On 17 Oct, Wangchuk opened a car wash shop in Yushul, in the traditional Kham province of Tibet. Following local police instructions, he visited the Yushu City People’s Government to apply for a license for his new business. However, his request was denied.
The video in question, filmed by Tashi Wangchuk and later posted on his WeChat, documents the Yushu City People’s Government rejecting his license application for the new business.
Subsequently, he was arrested by the Urban Management and Law Enforcement Bureau and handed over to the Yushu City Public Security Bureau (PSB). There, Wangchuk was detained for three days and subjected to interrogation. He faced brutal beatings from the head of Yushu PSB and the Vice Mayor, Zhi Husai. Additionally, his new business was forcibly shut down.
Accused of committing a state crime by posting the video on his WeChat, Wangchuk expressed, “I can’t accept it because it’s my right and freedom of speech. I don’t know why they [the police] again put such a black hat on my head,” indicating false accusations.
On 22 May 2018, due to Tashi Wangchuk’s advocacy for Tibetan language rights, he was sentenced to five years in prison for what Chinese authorities called “inciting separatism.” Before this prison sentence, he had already been in detention for two years following New York Times coverage of his Tibetan language advocacy work under Chinese rule.
He was released from prison on 28 January 2021.
The suffering and struggle of Tibetan political prisoners persist even after their release.
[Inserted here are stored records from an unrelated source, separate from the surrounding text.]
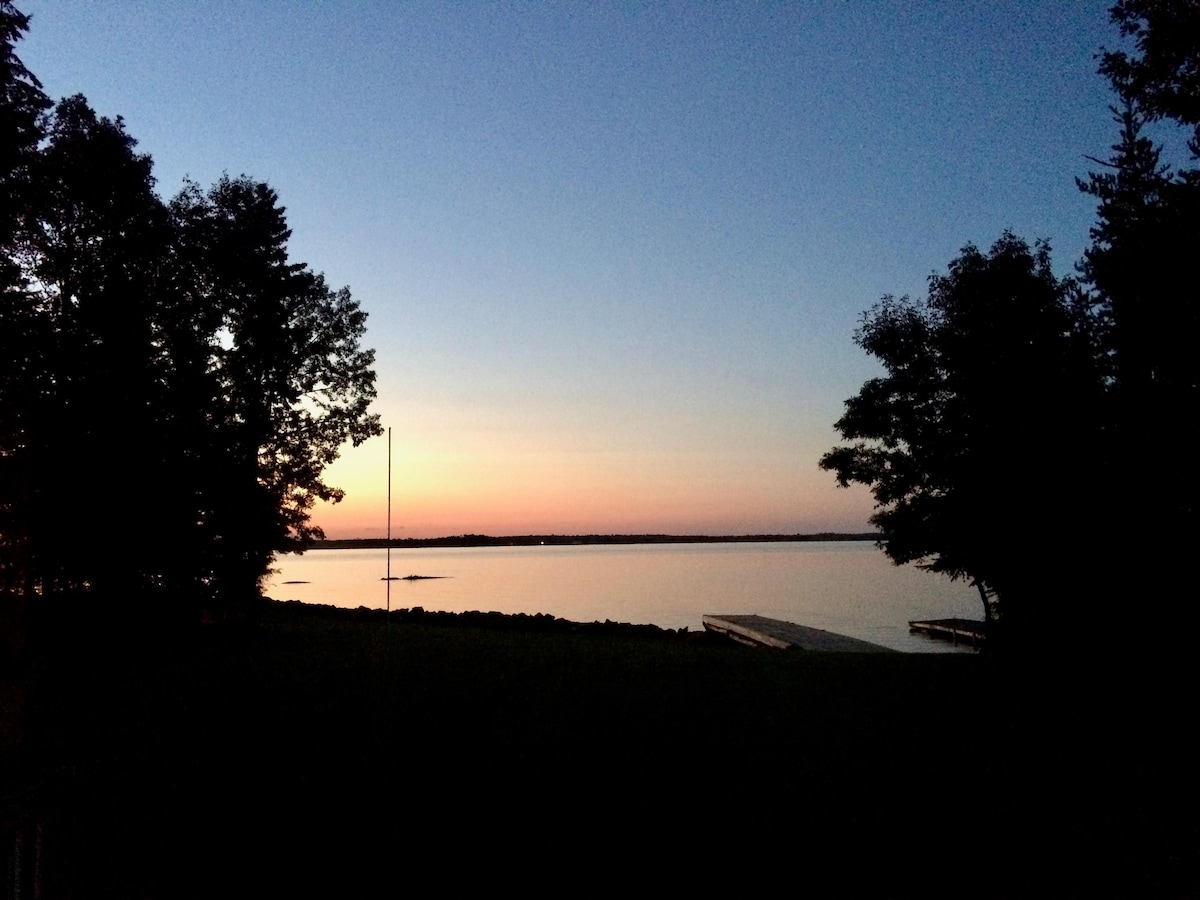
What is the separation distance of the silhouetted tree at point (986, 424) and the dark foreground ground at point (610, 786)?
11.6ft

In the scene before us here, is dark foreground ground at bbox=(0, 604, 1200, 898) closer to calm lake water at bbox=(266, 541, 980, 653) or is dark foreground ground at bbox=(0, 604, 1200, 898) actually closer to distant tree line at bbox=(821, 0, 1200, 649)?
distant tree line at bbox=(821, 0, 1200, 649)

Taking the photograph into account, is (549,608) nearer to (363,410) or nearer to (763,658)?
(363,410)

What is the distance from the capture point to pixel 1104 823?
718 cm

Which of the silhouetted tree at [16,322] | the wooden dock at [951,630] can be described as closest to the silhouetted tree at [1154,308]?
the silhouetted tree at [16,322]

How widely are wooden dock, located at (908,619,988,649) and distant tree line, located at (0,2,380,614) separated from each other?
33.5 m

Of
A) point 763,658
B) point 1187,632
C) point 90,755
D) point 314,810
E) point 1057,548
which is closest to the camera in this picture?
point 314,810

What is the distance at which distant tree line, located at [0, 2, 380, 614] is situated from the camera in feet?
58.1

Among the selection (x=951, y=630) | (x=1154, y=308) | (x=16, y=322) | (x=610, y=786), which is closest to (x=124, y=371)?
(x=16, y=322)

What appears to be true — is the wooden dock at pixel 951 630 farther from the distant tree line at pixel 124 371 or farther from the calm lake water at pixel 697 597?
the distant tree line at pixel 124 371

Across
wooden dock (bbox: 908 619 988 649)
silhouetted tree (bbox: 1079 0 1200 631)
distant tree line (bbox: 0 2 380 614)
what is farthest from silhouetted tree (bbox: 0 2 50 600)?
wooden dock (bbox: 908 619 988 649)

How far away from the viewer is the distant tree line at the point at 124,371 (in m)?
17.7

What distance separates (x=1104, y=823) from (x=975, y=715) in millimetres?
4183

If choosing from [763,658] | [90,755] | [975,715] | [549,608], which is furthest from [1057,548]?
[549,608]

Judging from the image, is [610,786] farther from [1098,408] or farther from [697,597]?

Many emerge from prison in poor health conditions due to torture and ill-treatment, with some passing away shortly after release. Besides health challenges, their prospects for livelihood are unjustly curtailed and made difficult by Chinese authorities.
The former Tibetan political prisoner was subjected to a brutal attack in August, which marked the first instance of such an assault when a group of unidentified masked men barged into his hotel room in Golok in eastern Tibet and thrashed him.
What’s even worse is that he had to endure the apathy of the Chinese authorities, including the police and doctors, who forced him to spend a night sitting on a stool in the hospital.